> [Objectives]
1: Answer these questions about the PyTorch notebook:
(a) Which loss criterion does the TrainLoop class create?
(b) What learning rate is passed to SGD in the TrainLoop constructor?
(c) In the LM class, what is the default value of embed_dim?
2: Write the code that follows the final line of the PyTorch notebook.

> [Text extract]
******

In [1]:
from tqdm import tqdm

import matplotlib.pyplot as plt

In [2]:
import torch
from torch.nn import TransformerEncoder, TransformerEncoderLayer, Embedding, Linear, Softmax, NLLLoss, RNN, ELU
from torch.optim import SGD

In [3]:
class TrainLoop:
    def __init__(self, model):
        self.criterion = NLLLoss()
        self.optimiser = SGD(lm.parameters(), lr=0.1) # 0.01
        self.model = model
        
        self.losses = []
        self.i = 0

    def train(self, n, train_in, train_out, eval_out=None, verbose=0):
        self.model.train()
        self.train_data = train_in
        
#         if train_out is None: train_out = train_in
        if eval_out is None: eval_out = train_in
        
        
        
        for i in tqdm(range(n)):  # , initial=self.i, total=n):
            self.optimiser.zero_grad()
            
            predicted = self.model(train_in)
            
            
#             loss = 0
#             for pred_row, true_row in zip(predicted, train_out):
#                 loss += self.criterion(pred_row, true_row)
            
            loss = self.criterion(predicted.flatten(0,1), train_out.flatten(0,1))
            loss.backward()
            self.optimiser.step()
        
            self.losses.append(loss.detach().item())
            
            if verbose and i and i % verbose == 0:
                self.eval_with(eval_out)
        
        self.i = i
        if verbose: self.show()
            
    def show(self):
        plt.plot(range(len(self.losses)), self.losses, "--")
        
        
    def eval_with(self, test=None, average=True):
        if test is None: test = self.train_data
        n, k = test.shape
        acc = (test == lm(test).argmax(-1)).sum()/(n*k)
        print("Accuracy: ", round(acc.item(), 3))

---
# Pure LM -- TransformerEncoder which Learns to Copy

In [None]:
class LM(torch.nn.Module):
    def __init__(self, vocab_dim, embed_dim=4):
        super().__init__()
        
        self.vocab_dim = vocab_dim
        self.embed_dim = embed_dim
        self.emb = Embedding(vocab_dim, self.embed_dim)
        
        # nhead needs to divide d_model (embedding dimension)
        self.encoder_layer = TransformerEncoderLayer(d_model=self.embed_dim, nhead=self.embed_dim//2)
        self.encoder = TransformerEncoder(self.encoder_layer, num_layers=1)

******

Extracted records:

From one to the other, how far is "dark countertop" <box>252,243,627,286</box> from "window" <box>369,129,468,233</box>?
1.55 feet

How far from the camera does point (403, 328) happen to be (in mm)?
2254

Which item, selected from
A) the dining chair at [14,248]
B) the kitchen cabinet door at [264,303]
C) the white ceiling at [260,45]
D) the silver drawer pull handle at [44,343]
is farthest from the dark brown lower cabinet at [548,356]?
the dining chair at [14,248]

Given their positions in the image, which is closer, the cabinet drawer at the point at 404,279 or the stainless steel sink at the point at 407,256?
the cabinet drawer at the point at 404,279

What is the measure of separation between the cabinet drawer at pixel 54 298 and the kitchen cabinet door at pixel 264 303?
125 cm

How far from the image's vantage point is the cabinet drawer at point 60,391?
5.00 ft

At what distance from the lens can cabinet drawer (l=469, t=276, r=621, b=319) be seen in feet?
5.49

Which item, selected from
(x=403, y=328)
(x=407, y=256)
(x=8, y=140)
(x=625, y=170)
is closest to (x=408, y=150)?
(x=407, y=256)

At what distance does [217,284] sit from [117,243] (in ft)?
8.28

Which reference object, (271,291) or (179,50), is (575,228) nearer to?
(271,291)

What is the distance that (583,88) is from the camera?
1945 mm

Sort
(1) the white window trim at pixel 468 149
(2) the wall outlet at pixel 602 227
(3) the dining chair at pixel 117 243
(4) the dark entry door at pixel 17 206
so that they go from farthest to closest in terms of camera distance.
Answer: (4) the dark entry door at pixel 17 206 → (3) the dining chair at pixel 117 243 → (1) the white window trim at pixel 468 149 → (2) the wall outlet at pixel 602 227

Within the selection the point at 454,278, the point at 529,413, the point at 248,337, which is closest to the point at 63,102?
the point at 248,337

******

> [Outputs by task]
1:
(a) NLLLoss
(b) 0.1
(c) 4

2:
        
    def forward(self, x):
        x_emb = self.emb(x)
        out = self.encoder(x_emb)
#         out_p = self.sigma(self.linear(out))
        return out  # output shape is (x.shape[0], x.shape[1], self.embed_dim)

In [None]:
class Head(torch.nn.Module):
    def __init__(self, lm, out_dim):
        super().__init__()
        self.lm = lm
        self.in_dim = lm.embed_dim
        self.out_dim = out_dim
        
        self.linear = Linear(in_features=self.in_dim, out_features=self.out_dim)
    
    def forward(self, lm_input):
        return self.linear(lm(lm_input))
    
class ReconstructHead(Head):
    def __init__(self, lm):
        super().__init__(lm, out_dim=lm.vocab_dim)
        self.sigma = Softmax(dim=-1)
        
    def forward(self, lm_input):
        # required to fan back out to vocabulary dimensionality from embedding dimensionality
        back_projection = super().forward(lm_input)
        return self.sigma(back_projection)
    
    
class RNNHead(Head):
    def __init__(self, lm):
        super().__init__(lm, out_dim=1)
        
        self.h = 4
        self.rnn = RNN(input_size=self.in_dim, hidden_size=self.h,
                        num_layers=1, bidirectional=False,
                        batch_first=True, dropout=0.1)
        self.linear = Linear(in_features=self.h, out_features=self.out_dim)
        self.elu = ELU()
    
    @staticmethod
    def aggregate_hidden_layers(rnn_hidden, method="concat"):
        # shape of rnn_hidden: (num_layers * num_directions, batch, hidden_size)
        if method == "concat":
            return rnn_hidden.transpose(1,0).flatten(1,2)
        elif method == "sum":
            return rnn_hidden.transpose(1,0).sum(-1)
        else:
            raise ValueError()
    
    
    def forward(self, lm_input):
        lm_out = lm(lm_input)
        
        rnn_out, rnn_hidden = self.rnn(lm_out)
#         print(rnn_hidden.shape)
        hidden_vec = self.aggregate_hidden_layers(rnn_hidden, method="concat")
#         print(rnn_out.shape, hidden_vec.shape)
        return self.elu(self.linear(hidden_vec))
        
        

In [None]:
# toy test data
n, k, V = 100, 4, 6
vecs = torch.randint(V, size=(n, k))
sums = vecs.sum(-1).reshape(-1, 1)
sorts = vecs.sort(-1)[0]
remainders = vecs.remainder(5)
reverses = vecs.flip((-1, ))

In [None]:
lm = LM(V, embed_dim=100)

sort_head = ReconstructHead(lm)
rnn_head = RNNHead(lm)

trainer = TrainLoop(rnn_head)

In [None]:
trainer.train(1000, train_in=vecs, train_out=sums, verbose=0)
print()
trainer.eval_with(torch.randint(V, size=(100, k)))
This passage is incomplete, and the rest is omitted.